[Text passage]:
BEGIN
Reputation: 621
So, here's my situation.
I'm using PyDev in Eclipse, Python interpreter version 2.7.2 in Windows.
I'm using the built in multiprocessing library in an attempt to fork off a bunch of processes to parallelize a very compute-intensive loop. The tutorials I've looked at say to use,
if __name__ == "__main__":
to prevent it from spawning off near-infinite processes and bringing my system to its knees, essentially.
The problem is, I am calling this from a module, not my main script; as such, nothing after it EVER gets executed. No chance for parallelism at all. Of course, if I remove it, I get the infiniprocess spam that kills the machine executing the code.
For reference's sake, here's the relevant code:
from tribe import DataCache
from tribe import WorldThread
from tribe import Actor
from time import sleep
import multiprocessing
class World:
def __init__(self,numThreads,numActors,tickRate):
print "Initalizing world..."
self.cache = DataCache.DataCache()
self.numThreads = numThreads
self.numActors = numActors
self.tickRate = tickRate
self.actors = []
self.processes = []
for i in range(numActors):
self.actors.append(Actor.Actor("test.xml",self.cache))
print "Actors loaded."
def start_world(self):
print "Starting world"
run_world = True;
while run_world:
self.world_tick()
sleep(2)
def world_tick(self):
if __name__ == '__main__':
print "World tick"
actor_chunk = len(self.actors)/self.numThreads
if len(self.processes)==0:
for _ in range(self.numThreads):
new_process = multiprocessing.Process(WorldThread.WorldProcess.work, args=(_, self.actors[_*actor_chunk,(_+1)*actor_chunk]))
And the class it is calling:
class WorldProcess():
def __init__(self):
print "World process initilized."
''' Really, I'm not sure what kind of setup we'll be doing here yet. '''
def work(self, process_number, actors):
print "World process" + str(process_number) + " running."
for actor in actors:
actor.tick()
print "World process" + str(process_number) + " completed."
Am I correct in my assessment that the whole if name == "main": check only works if you have it in the executable script itself? If so, how do you safely fork off processes from within modules? If not, why isn't it working here?
END
Please answer these questions about the multiprocessing forum post:
(a) Which Python interpreter version does the poster use?
(b) What file name is passed to each Actor when the world is initialized?
(c) What value is passed to sleep inside start_world?
The records have nothing to do with the text above.

[Data supplied]:
BEGIN
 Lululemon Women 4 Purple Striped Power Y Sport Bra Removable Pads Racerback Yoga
END
BEGIN
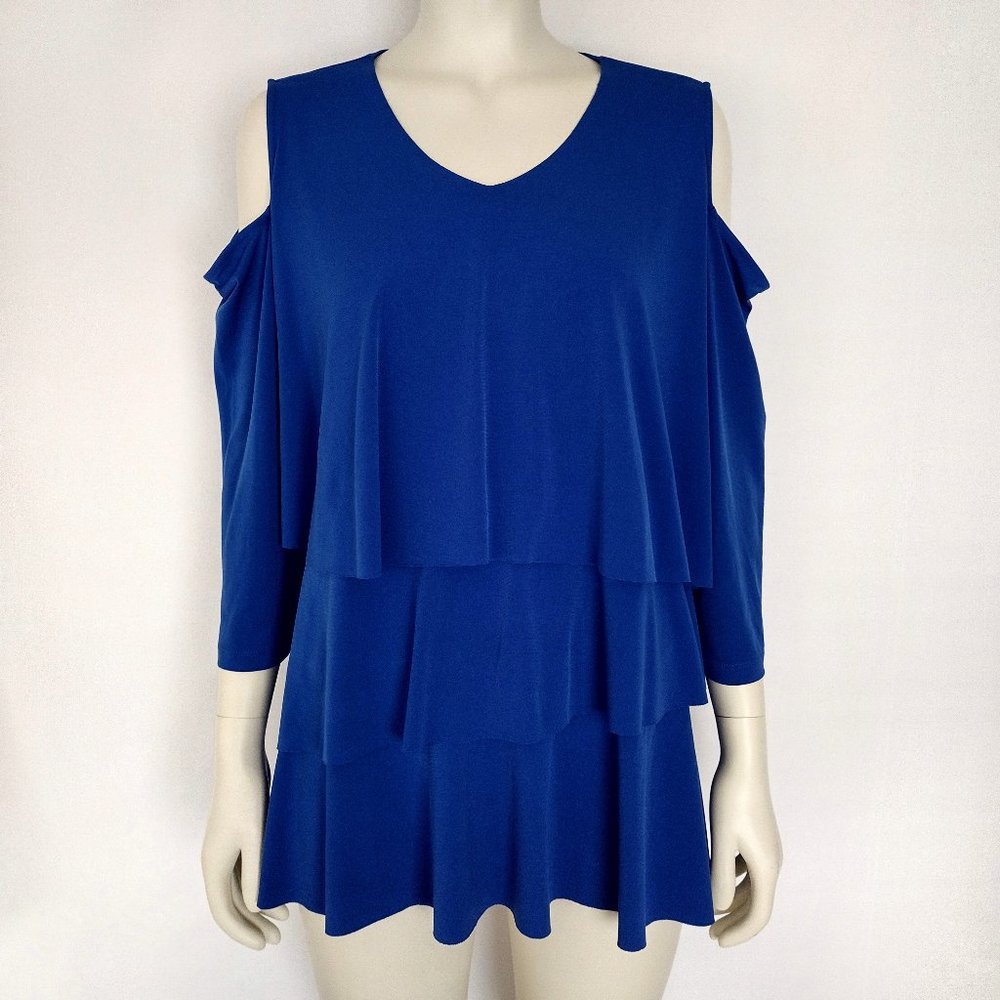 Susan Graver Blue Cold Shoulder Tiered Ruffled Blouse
END
[Answer below]:
(a) 2.7.2
(b) "test.xml"
(c) 2